Stories

Would You Tear Off the Wings of a Monarch Butterfly for a Million Dollars?

My brother, Ray, was always more athletic than I, which is not something I like to admit because brotherly rivalry may be the last infantile impulse to be tamed. On the rare occasions I beat him playing horse on the Emerson Elementary basketball court, it was because I reverted to my patented trick shots, like my blind, backward bucket launch, a shot my brother would protest with a squawking voice because it was not an orthodox play that anyone would use in a real game.

Ray particularly excelled as a softball pitcher, able to throw a whirlwind fastball that made me jump out of the batter’s box out of raw fear—even when the pitch streaked through the center of the strike zone.
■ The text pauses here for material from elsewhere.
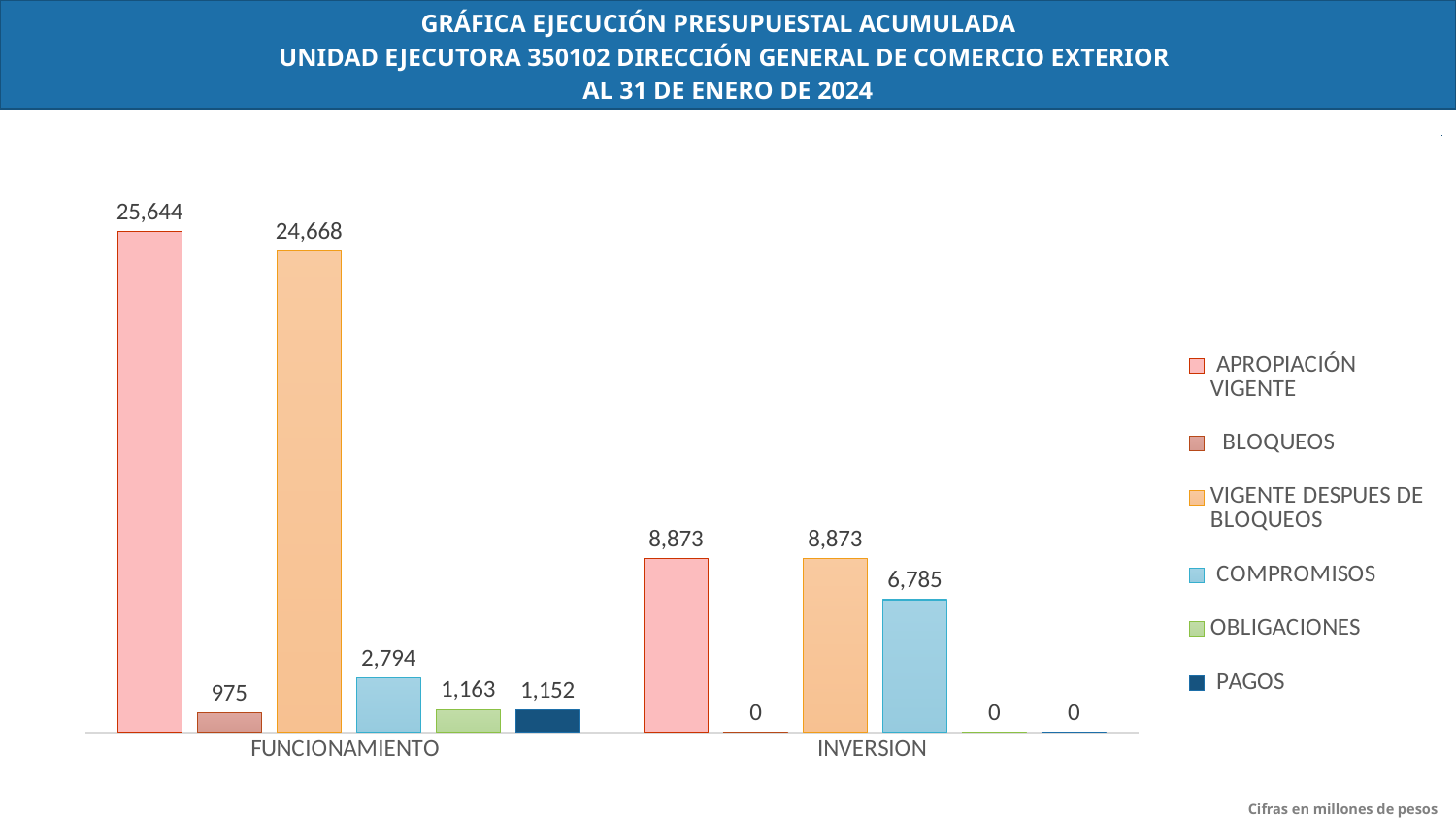
What kind of chart is shown on the slide? Bar chart What is the value of COMPROMISOS for INVERSION? 6,785 Which series has the highest value for FUNCIONAMIENTO? APROPIACIÓN VIGENTE What is the difference between VIGENTE DESPUES DE BLOQUEOS and COMPROMISOS for INVERSION? 2,088 What is the value of APROPIACIÓN VIGENTE for FUNCIONAMIENTO? 25,644 Which is larger: OBLIGACIONES for FUNCIONAMIENTO or PAGOS for FUNCIONAMIENTO? OBLIGACIONES for FUNCIONAMIENTO What is the value of PAGOS for INVERSION? 0 How many categories are shown on the x axis? 2 What is the value of BLOQUEOS for FUNCIONAMIENTO? 975 What unit are the figures in, according to the note on the slide? Millones de pesos How many series does the legend list? 6 What is the difference between APROPIACIÓN VIGENTE and VIGENTE DESPUES DE BLOQUEOS for FUNCIONAMIENTO? 976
He had an arm with pinpoint accuracy—no question. He proved it in the summer of 1960 on the banks of Newman Lake. Ray was twelve and I thirteen.

It was a warm, still evening. We spoke quietly, feeling wonderfully languid after a full day of swimming, waterskiing, and sunbathing. The sky was cloudless and the water a blue-green plane of glass. We were standing mid-calf in lake water, watching the fingerlings swirl around our ankles like shinning orbiting moons.
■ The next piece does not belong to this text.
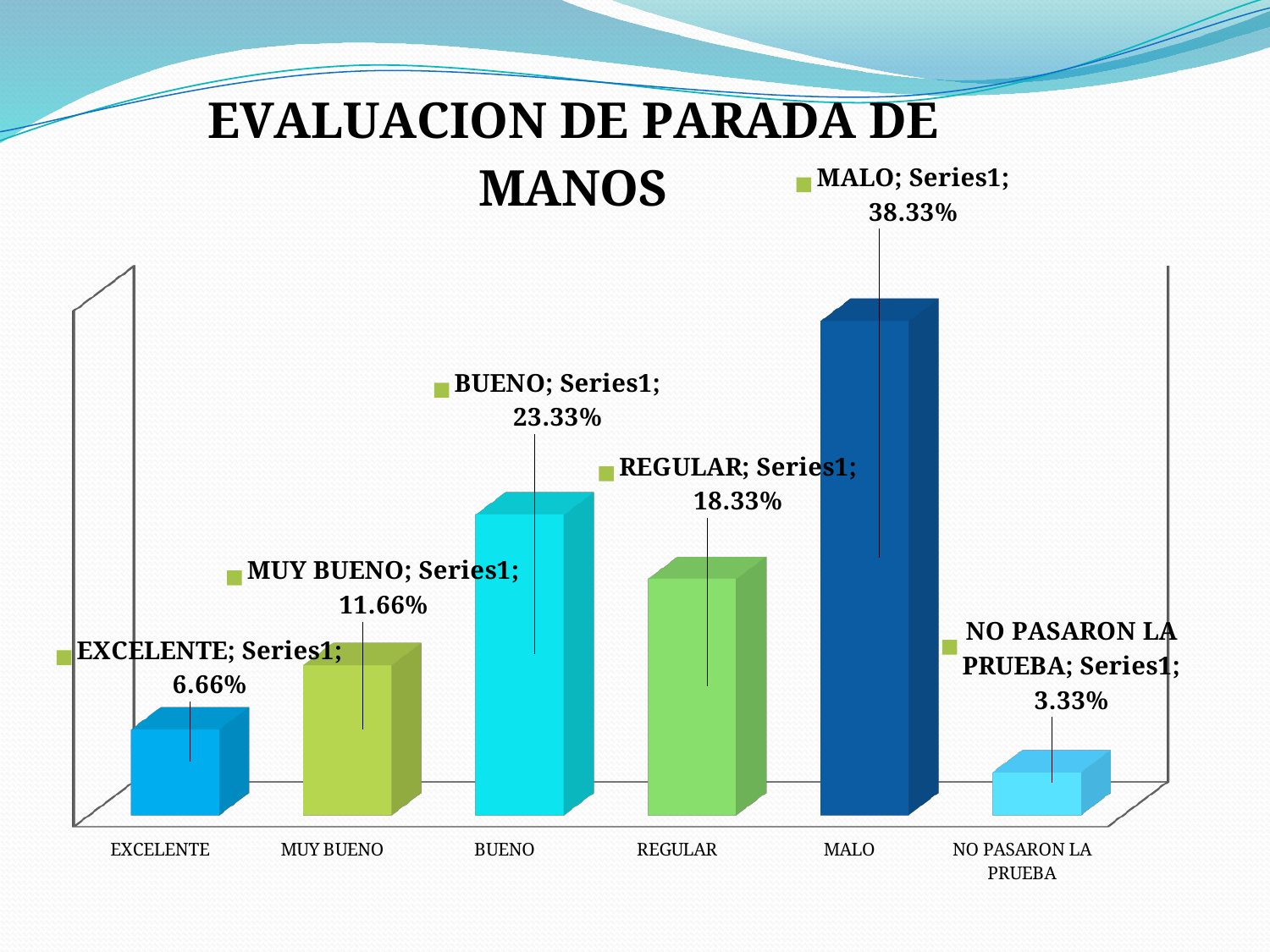
What is the difference between the values for MALO and BUENO? 15.00% What is the value for MALO? 38.33% What is the value for EXCELENTE? 6.66% What is the value for NO PASARON LA PRUEBA? 3.33% What is the difference between the values for REGULAR and MUY BUENO? 6.67% What kind of chart is shown on the slide? bar chart Which is larger, the value for BUENO or the value for REGULAR? BUENO What is the value for BUENO? 23.33% What is the title of the chart? EVALUACION DE PARADA DE MANOS Which category has the highest value? MALO How many categories are shown on the x axis? 6 Which category has the lowest value? NO PASARON LA PRUEBA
It was a chirping robin’s call that interrupted our reverie. Ray looked up and spotted the bird mid-way up a tall sycamore tree.

“Watch this,” Ray said, selecting a smooth, flat stone from under his feet. He drew his arm back and let it fly.

It was a direct hit. The bird tumbled mindless, wingless to the ground. It was dead still.

“What a shot,” I said. “I’m gonna call you the ‘bird killer.’” It was a stupid thing to say, in the way thirteen-year-old boys often say stupid things. The idiocy of my comment fully registered when I looked into my brother’s eyes.

The blood had drained out of Ray’s face. He looked sick as if he would throw up in the next heartbeat. “I didn’t mean it,” he said, his voice full of remorse that rose from the depths of his gut. “I didn’t mean it. I just wanted to scare him; I didn’t wanna kill him.”

“I know, Ray,” I said. I wanted to hug him and tell him that everything was okay. But it didn’t seem right; nothing was okay. It was personal, and my embrace would distract Ray’s need to sort out his own grief and shame.

Decades later, I came across an article that reviewed a self-report survey that measured morality. One question caught my eye:

Would you tear off the wings of a monarch butterfly for a million dollars?

I once put the question to attendees at a seminar I was leading on ethics. The class was divided. Most said “no,” but several said “yes.” A catholic nun argued a lot of good could be done with a million dollars. A burly man, who looked like he drove a pickup with a gun rack and a bumper sticker that read Duck hunters need love too, said, “Hell, for a million dollars, I’d eat it.”

When rethinking the question, I asked my wife what she would do. Her face scrunched. “Why would you even ask such a question? Of course not.”

“Not ever?”

“Never.”

I have not put the question to my brother. I don’t need to; he would be equally horrified.

Call it his unique nature or, if you prefer, divine design. Whatever the source, my brother has a tender heart. He helps those in need; he champions people on the fringe; he lowers and drives his shoulder into building community.

Those two incidents—the felling of a robin and a profound survey question—have both haunted and inspired me for years. They both represent a pivotal moment for any conscientious human being, a time to be reflective, to ask, “What are the important things in life.”

For me, I am disgusted by all braggarts who glory in causing harm: the grinning hunters alongside their kills, yes, but also the greedy, the heartless, the rabid nationalists whose perverted definition of empathy is “behavior that makes my life easier, more luxurious, more grandiose, more privileged.”

In contrast, I will always exalt a person who celebrates the dignity of all living things, of those who know the danger of throwing a smooth stone and grieve—as my brother grieved—when the stone hits it’s mark.